■ **GOAL**: Copy out, word for word, everything from the line containing "Taking a close" down to the final line.

■ **STORED DATA**:
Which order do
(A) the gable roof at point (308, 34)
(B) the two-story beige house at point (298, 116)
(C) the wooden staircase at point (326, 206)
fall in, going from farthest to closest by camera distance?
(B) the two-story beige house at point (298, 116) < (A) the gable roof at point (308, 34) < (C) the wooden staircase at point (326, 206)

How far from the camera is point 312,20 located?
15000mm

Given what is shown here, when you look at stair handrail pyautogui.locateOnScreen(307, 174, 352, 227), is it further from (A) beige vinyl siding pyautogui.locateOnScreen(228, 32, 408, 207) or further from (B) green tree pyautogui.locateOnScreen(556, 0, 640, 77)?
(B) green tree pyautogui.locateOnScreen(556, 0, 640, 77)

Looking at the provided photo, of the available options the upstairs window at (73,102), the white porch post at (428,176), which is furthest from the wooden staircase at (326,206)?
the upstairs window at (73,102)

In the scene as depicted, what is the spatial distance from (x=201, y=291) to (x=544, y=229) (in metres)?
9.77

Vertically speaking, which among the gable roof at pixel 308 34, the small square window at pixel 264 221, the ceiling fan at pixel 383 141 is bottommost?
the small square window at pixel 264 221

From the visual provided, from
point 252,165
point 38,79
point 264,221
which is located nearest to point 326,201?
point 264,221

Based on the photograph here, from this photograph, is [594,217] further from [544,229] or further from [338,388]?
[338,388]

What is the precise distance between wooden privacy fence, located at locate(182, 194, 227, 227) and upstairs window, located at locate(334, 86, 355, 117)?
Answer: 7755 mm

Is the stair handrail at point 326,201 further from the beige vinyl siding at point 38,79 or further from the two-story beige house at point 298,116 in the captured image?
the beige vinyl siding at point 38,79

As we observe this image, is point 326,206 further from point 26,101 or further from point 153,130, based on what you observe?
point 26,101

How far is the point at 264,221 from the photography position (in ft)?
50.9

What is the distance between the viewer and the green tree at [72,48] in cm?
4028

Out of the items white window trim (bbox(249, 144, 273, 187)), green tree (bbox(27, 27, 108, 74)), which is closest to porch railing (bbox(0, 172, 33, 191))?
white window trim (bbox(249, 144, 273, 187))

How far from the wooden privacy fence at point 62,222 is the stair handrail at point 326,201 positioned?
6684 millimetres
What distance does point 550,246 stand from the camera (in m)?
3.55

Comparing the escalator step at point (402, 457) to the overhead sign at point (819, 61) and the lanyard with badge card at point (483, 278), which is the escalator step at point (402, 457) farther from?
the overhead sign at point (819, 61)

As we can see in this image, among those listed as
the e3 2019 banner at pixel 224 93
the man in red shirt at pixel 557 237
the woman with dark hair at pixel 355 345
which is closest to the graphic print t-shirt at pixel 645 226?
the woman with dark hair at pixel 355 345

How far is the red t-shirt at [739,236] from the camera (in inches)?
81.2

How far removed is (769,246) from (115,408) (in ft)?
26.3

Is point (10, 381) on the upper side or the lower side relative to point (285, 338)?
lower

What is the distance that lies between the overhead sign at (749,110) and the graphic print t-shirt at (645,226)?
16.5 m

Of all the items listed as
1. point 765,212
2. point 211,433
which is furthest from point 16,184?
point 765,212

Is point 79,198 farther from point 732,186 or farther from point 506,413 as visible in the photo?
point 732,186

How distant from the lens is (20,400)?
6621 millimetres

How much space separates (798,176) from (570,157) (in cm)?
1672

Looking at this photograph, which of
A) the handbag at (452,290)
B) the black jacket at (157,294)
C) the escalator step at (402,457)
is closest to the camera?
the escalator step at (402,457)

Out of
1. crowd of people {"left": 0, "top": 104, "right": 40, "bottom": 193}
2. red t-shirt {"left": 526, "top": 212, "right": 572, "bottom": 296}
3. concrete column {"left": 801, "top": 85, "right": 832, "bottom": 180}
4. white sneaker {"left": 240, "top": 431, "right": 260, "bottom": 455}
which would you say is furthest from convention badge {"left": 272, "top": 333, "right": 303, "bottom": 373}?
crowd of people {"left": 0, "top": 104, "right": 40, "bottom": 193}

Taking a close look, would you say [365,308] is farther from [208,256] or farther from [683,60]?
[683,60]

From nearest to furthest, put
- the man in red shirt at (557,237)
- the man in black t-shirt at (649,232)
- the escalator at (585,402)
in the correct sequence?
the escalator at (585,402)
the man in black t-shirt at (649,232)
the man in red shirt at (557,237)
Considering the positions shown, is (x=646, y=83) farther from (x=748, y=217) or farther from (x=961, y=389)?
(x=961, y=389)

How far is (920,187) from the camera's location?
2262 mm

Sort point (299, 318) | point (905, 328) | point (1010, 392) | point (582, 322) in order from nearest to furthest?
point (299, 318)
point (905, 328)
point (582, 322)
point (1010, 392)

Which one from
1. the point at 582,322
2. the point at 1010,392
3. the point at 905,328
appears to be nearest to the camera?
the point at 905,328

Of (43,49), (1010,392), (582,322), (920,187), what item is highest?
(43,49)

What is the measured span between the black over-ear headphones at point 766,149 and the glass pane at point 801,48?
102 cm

■ **SOLUTION TO THIS EXERCISE**:
Taking a close look, would you say [365,308] is farther from [208,256] or farther from [683,60]?
[683,60]

From nearest to furthest, put
- the man in red shirt at (557,237)
- the man in black t-shirt at (649,232)
- the escalator at (585,402)
in the correct sequence?
the escalator at (585,402)
the man in black t-shirt at (649,232)
the man in red shirt at (557,237)
Considering the positions shown, is (x=646, y=83) farther from (x=748, y=217) or farther from (x=961, y=389)?
(x=961, y=389)

How far is (920,187) from the camera's location?
2262 mm

Sort point (299, 318) | point (905, 328) | point (1010, 392) | point (582, 322) in order from nearest to furthest?
point (299, 318)
point (905, 328)
point (582, 322)
point (1010, 392)

Which one from
1. the point at 582,322
2. the point at 1010,392
3. the point at 905,328
appears to be nearest to the camera?
the point at 905,328

Of (43,49), (1010,392), (582,322), (920,187), what item is highest?
(43,49)

What is the measured span between the black over-ear headphones at point 766,149 and the glass pane at point 801,48?
102 cm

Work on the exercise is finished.